Die Europäische Union hat die Verwendung von drei Milliarden Euro aus eingefrorenen Vermögenswerten für Waffenkäufe an die Ukraine genehmigt. Justizminister Denys Malyuska erklärte, diese Summe sei angesichts des andauernden Krieges unzureichend. Seiner Ansicht nach benötige die Ukraine deutlich mehr.

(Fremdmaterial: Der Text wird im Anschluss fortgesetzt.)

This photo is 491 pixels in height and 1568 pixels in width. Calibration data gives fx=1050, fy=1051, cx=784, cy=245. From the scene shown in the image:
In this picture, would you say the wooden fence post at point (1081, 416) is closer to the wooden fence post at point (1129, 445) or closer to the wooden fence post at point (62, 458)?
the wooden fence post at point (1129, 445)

Das jährliche Hilfspaket in Höhe von 3 Milliarden Euro, das sich aus Gewinnen aus eingefrorenen russischen Vermögenswerten zusammensetzt, wird die militärischen Bedürfnisse der Ukraine kaum decken, bestätigte Justizministerin Maluska beim Treffen der G7-Justizminister in Italien.
Die EU hat einem Plan zugestimmt, Gewinne aus der Anlage eingefrorener russischer Vermögenswerte in Europa für den Waffenkauf für die Ukraine zu verwenden. Seit Russlands großangelegtem Einmarsch in die Ukraine im Februar 2022 hat die EU mehr als 200 Milliarden Euro an russischen Staatsvermögen eingefroren, um Kiew zu unterstützen.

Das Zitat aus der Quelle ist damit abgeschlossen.